# Document section

---

2. The process of claim 1, wherein the self-supported mixed metal sulfide catalyst contains no zeolite or molecular sieve.

3. The process of claim 1, wherein the hydroprocessed feedstream has a nitrogen content of greater than 300 ppm and a sulfur content of greater than 0.1 wt. %, optionally wherein the hydroprocessed feedstream is derived from a process of hydrocracking at least one of a crude oil, a gas oil, a vacuum gas oil, a residual fraction, a solvent-deasphalted petroleum residuum, an FCC tower bottoms, a petroleum distillate, and combinations thereof.

4. The process of claim 1, wherein the lubricating oil feedstock is hydrocracked in a layered catalyst system or in a single reaction stage.

5. The process of claim 1, wherein the lubricating oil feedstock comprises up 20 wt. % of the hydroprocessed feedstream.

6. The process of claim 1, wherein the lubricating oil feedstock further comprises a crude oil distillate boiling in a temperature range of 650° F. to 1300° F. and having a nitrogen content of greater than 500 ppm, optionally wherein the weight ratio of the crude oil distillate to the hydroprocessed feedstream is within the range from 99:1 to 80:20.

7. The process of claim 1, comprising a layered catalyst system.

8. The process of claim 1, wherein the lubricating oil feedstock boils in a temperature range from 500° F. to 1300° F., and has a density in a range from 0.85 to 1.0 g/cm3, a nitrogen content in a range from 500 ppm to 3000 ppm, a sulfur content in a range from 0.05% to 4%, and a viscosity at 100° C. in a range from 3 cSt to 30 cSt, or wherein in the range of between 10 wt. % and 50 wt. % of the lubricating oil feedstock is converted to hydrocarbon products which boil below the initial boiling point of the feedstock.

9. The process of claim 1, wherein the lubricating oil feedstock is hydrocracked in a layered catalyst system comprising a layer of hydrotreating catalyst and a layer of hydrocracking catalyst in a weight ratio within the range 1:10 and 10:1, the hydrocracking catalyst comprising the self-supported mixed metal sulfide catalyst, optionally wherein the lubricating oil feedstock is provided to the hydrotreating catalyst to produce a hydrotreated effluent, the entire volume of which is provided to the hydrocracking catalyst.

---

# Dataset excerpt
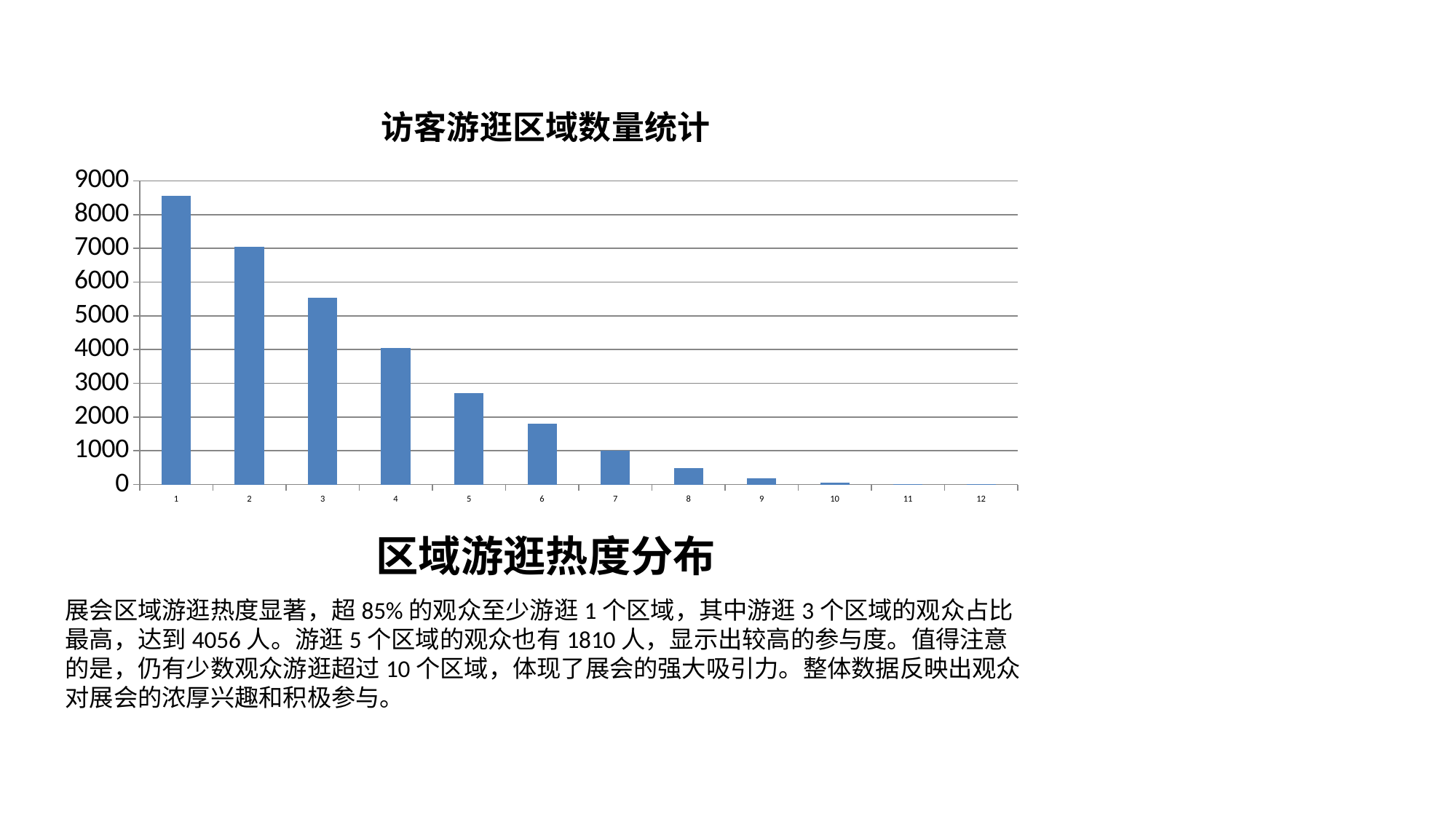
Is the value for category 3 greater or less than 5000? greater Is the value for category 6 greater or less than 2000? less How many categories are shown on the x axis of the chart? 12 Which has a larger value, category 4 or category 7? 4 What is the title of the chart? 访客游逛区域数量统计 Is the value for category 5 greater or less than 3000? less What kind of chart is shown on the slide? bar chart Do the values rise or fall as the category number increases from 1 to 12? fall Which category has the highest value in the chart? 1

---

Reproduce, word for word, the stretch of the hydrocracking patent claims from "9. The process" through "the hydrocracking catalyst.".

9. The process of claim 1, wherein the lubricating oil feedstock is hydrocracked in a layered catalyst system comprising a layer of hydrotreating catalyst and a layer of hydrocracking catalyst in a weight ratio within the range 1:10 and 10:1, the hydrocracking catalyst comprising the self-supported mixed metal sulfide catalyst, optionally wherein the lubricating oil feedstock is provided to the hydrotreating catalyst to produce a hydrotreated effluent, the entire volume of which is provided to the hydrocracking catalyst.